-------- 选定文本

去掉字符串前后空格 trim(string A)
0: jdbc:hive2://192.168.67.110:10000> select trim(' hello ');
+--------+
| _c0 |
+--------+
| hello |
+--------+
1 row selected (0.103 seconds)
去掉字符串前面空格 ltrim(string A)
0: jdbc:hive2://192.168.67.110:10000> select ltrim(' hello ');
+-----------+
| _c0 |
+-----------+
| hello |
+-----------+
1 row selected (0.096 seconds)
去掉字符串后面空格 rtrim(string A)
0: jdbc:hive2://192.168.67.110:10000> select rtrim(' hello ');
+------------+
| _c0 |
+------------+
| hello |
+------------+
1 row selected (0.094 seconds)
拼接字符串。
concat(string A, string B...)
0: jdbc:hive2://192.168.67.110:10000> select concat('hao','hello');
+-----------+
| _c0 |
+-----------+
| haohello |
+-----------+
1 row selected (0.104 seconds)
字符串的截取。
select substr('abcde',3,2)
0: jdbc:hive2://192.168.67.110:10000> select substr('abcde',3,2)
. . . . . . . . . . . . . . . . . . > ;
+------+
| _c0 |
+------+
| cd |
+------+
1 row selected (0.097 seconds)
炸裂函数。
select explode(split("nice|good|well","\\|"));
0: jdbc:hive2://192.168.67.110:10000> select explode(split("nice|good|well","\\|"));
+-------+
| col |
+-------+
| nice |
| good |
| well |
+-------+
3 rows selected (0.103 seconds)
十二、混合函数
1. 调用Java函数:java_method
2. 调用Java函数:reflect
3. 字符串的hash值:hash
十三、XPath解析XML函数
1. xpath
2. xpath_string
3. xpath_boolean
4. xpath_short, xpath_int, xpath_long
5. xpath_float, xpath_double, xpath_number
十四、汇总统计函数(UDAF)

----------------
-------- 提供数据

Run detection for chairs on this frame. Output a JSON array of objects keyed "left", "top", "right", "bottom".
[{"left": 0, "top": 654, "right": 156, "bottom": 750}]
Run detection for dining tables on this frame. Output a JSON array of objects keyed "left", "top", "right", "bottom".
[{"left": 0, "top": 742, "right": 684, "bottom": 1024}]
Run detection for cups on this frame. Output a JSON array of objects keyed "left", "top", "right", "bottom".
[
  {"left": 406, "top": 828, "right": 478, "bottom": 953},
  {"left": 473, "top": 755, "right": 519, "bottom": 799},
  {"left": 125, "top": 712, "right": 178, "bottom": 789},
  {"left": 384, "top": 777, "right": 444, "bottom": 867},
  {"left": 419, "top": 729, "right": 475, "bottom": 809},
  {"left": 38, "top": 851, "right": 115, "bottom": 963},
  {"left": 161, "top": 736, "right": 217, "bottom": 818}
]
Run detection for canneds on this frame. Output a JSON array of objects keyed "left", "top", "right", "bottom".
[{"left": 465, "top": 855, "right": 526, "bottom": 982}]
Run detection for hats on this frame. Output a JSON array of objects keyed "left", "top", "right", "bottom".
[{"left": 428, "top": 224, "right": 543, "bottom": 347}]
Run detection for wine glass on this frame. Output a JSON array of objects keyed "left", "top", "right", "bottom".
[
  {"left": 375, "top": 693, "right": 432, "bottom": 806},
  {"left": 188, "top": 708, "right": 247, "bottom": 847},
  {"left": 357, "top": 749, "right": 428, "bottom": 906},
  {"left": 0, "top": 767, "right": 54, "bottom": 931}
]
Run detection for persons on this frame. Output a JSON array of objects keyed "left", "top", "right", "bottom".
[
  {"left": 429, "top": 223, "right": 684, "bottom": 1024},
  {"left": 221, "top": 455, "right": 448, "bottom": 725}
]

----------------

练习目标:
逐字完整返回上方的 Hive 函数示例文本，不作任何改动。

参考答案:
去掉字符串前后空格 trim(string A)
0: jdbc:hive2://192.168.67.110:10000> select trim(' hello ');
+--------+
| _c0 |
+--------+
| hello |
+--------+
1 row selected (0.103 seconds)
去掉字符串前面空格 ltrim(string A)
0: jdbc:hive2://192.168.67.110:10000> select ltrim(' hello ');
+-----------+
| _c0 |
+-----------+
| hello |
+-----------+
1 row selected (0.096 seconds)
去掉字符串后面空格 rtrim(string A)
0: jdbc:hive2://192.168.67.110:10000> select rtrim(' hello ');
+------------+
| _c0 |
+------------+
| hello |
+------------+
1 row selected (0.094 seconds)
拼接字符串。
concat(string A, string B...)
0: jdbc:hive2://192.168.67.110:10000> select concat('hao','hello');
+-----------+
| _c0 |
+-----------+
| haohello |
+-----------+
1 row selected (0.104 seconds)
字符串的截取。
select substr('abcde',3,2)
0: jdbc:hive2://192.168.67.110:10000> select substr('abcde',3,2)
. . . . . . . . . . . . . . . . . . > ;
+------+
| _c0 |
+------+
| cd |
+------+
1 row selected (0.097 seconds)
炸裂函数。
select explode(split("nice|good|well","\\|"));
0: jdbc:hive2://192.168.67.110:10000> select explode(split("nice|good|well","\\|"));
+-------+
| col |
+-------+
| nice |
| good |
| well |
+-------+
3 rows selected (0.103 seconds)
十二、混合函数
1. 调用Java函数:java_method
2. 调用Java函数:reflect
3. 字符串的hash值:hash
十三、XPath解析XML函数
1. xpath
2. xpath_string
3. xpath_boolean
4. xpath_short, xpath_int, xpath_long
5. xpath_float, xpath_double, xpath_number
十四、汇总统计函数(UDAF)